#### Task set
#1 According to the article on the album To the Stars, how many of the album's 17 tracks are directly based on characters or concepts from the book?
#2 Transcribe the passage of the article on the album To the Stars from "Corea explains at" to "of Hubbard's works.".
#3 Pick up the article on the album To the Stars after its final sentence and continue it.

#### Extract to read

Studio album by Chick Corea Elektric Band
- Released: August 24, 2004
- Recorded: 2004
- Genre: Jazz fusion, post-bop
- Length: 68:16
- Label: Stretch
- Producer: Chick Corea

Chick Corea Elektric Band chronology
| Rendezvous in New York (2003) | To the Stars (2004) | Live in Molde (2005) |

= To the Stars (album) =

To the Stars is an album by American jazz fusion group the Chick Corea Elektric Band, released on August 24, 2004, by Stretch Records. Jazz musician Chick Corea, a longtime member of the Church of Scientology, was inspired by Scientology founder L. Ron Hubbard's science fiction 1954 novel To the Stars. Hubbard's book tells the story of an interstellar crew which experiences the effects of time dilation due to traveling at near light speed. A few days experienced by the ship's crew could amount to hundreds of years for their friends and family back on Earth.

Corea was influenced in particular by a scene from Hubbard's work where one of the main characters plays the piano, and he created the album as a tone poem piece. It was the first time this line-up of his Chick Corea Elektric Band had gotten together since 1991. Scientology-owned Galaxy Press reissued the book at the same time as the album's release as a form of cross-marketing. Corea later produced another album, The Ultimate Adventure, also inspired by and named after a work by Hubbard.

The album received mostly positive reviews. Christopher Blagg of the Boston Herald commented: "Somewhere L. Ron Hubbard was smiling," and Mike Hobart of the Financial Times described the album as "a fine programme of jazz-fusion". It reached number eight on the U.S. Top Contemporary Jazz charts in September 2004, and garnered Corea a 2004 Grammy Award nomination for instrumental arrangement for the track "The Long Passage".

== Inspiration ==

Hubbard's To the Stars depicts a future where an interstellar ship travelling at near light speed slows down time experienced for its occupants. The ship's members are affected by Albert Einstein's time dilation theory, and the Earth experiences hundreds of years while only a few days have passed for members of the ship. The crew have no family or friends on Earth due to the time that separates them. Of the album's 17 tracks, 10 are directly based on characters or concepts from the book. The protagonist of the book (scientist Alan Corday), the ship's captain (Captain Jocelyn), and the ship's name (Hound of Heaven) are all titles of tracks on the album. The other seven tracks are "Port Views", short musical interludes between the larger pieces.

Corea explains at his website how he was motivated to work on music inspired by To the Stars, commenting that he was inspired by a scene from the book in which Hubbard describes the Captain of the spaceship in the story playing a melody on a piano. He had read the book eight or nine times, and after writing down musical composition based on Hubbard's work the album was created as a tone poem piece. Previous tone poem albums by Corea include The Leprechaun (1975), My Spanish Heart (1976), and The Mad Hatter (1978). The piece is Corea's first attempt at musical interpretation from one of Hubbard's works.

#### Given information
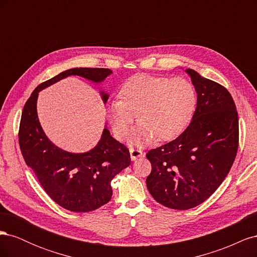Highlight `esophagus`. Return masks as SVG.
I'll return each instance as SVG.
<instances>
[{
	"label": "esophagus",
	"mask_w": 257,
	"mask_h": 257,
	"mask_svg": "<svg viewBox=\"0 0 257 257\" xmlns=\"http://www.w3.org/2000/svg\"><path fill=\"white\" fill-rule=\"evenodd\" d=\"M130 154H131V160L132 161H136L138 160L139 158H142L144 153L142 150L139 149H134V148H132V149L130 150Z\"/></svg>",
	"instance_id": "obj_1"
}]
</instances>
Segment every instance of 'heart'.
<instances>
[{"label":"heart","instance_id":"b5f03b06","mask_svg":"<svg viewBox=\"0 0 257 257\" xmlns=\"http://www.w3.org/2000/svg\"><path fill=\"white\" fill-rule=\"evenodd\" d=\"M196 102L195 89L189 80L139 75L124 83L121 99L109 104L108 115L115 135L124 138L137 113L141 123L133 143L142 146L155 137L167 141L180 134L190 122Z\"/></svg>","mask_w":257,"mask_h":257}]
</instances>
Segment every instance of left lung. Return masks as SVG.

#### Answers to the tasks
#1 10

#2
Corea explains at his website how he was motivated to work on music inspired by To the Stars, commenting that he was inspired by a scene from the book in which Hubbard describes the Captain of the spaceship in the story playing a melody on a piano. He had read the book eight or nine times, and after writing down musical composition based on Hubbard's work the album was created as a tone poem piece. Previous tone poem albums by Corea include The Leprechaun (1975), My Spanish Heart (1976), and The Mad Hatter (1978). The piece is Corea's first attempt at musical interpretation from one of Hubbard's works.

#3
"The attraction to me was not only the challenge of writing music portraying characters in a fiction book but the fact that I've had such an intimate connection with L. Ron Hubbard and his work in Scientology for 40 years now. I've been a fan of his fiction for 25 years, and once I started into the act of working with his creations, it had an extra special excitement to me," he said in an interview with The Washington Post. "Aside from the content in his message, and the fact that he's the founder of the Church of Scientology and Dianetics, the thing I loved about Hubbard was the aesthetics of his writing. There is a musical wavelength to what he does," said Corea to The San Diego Union-Tribune.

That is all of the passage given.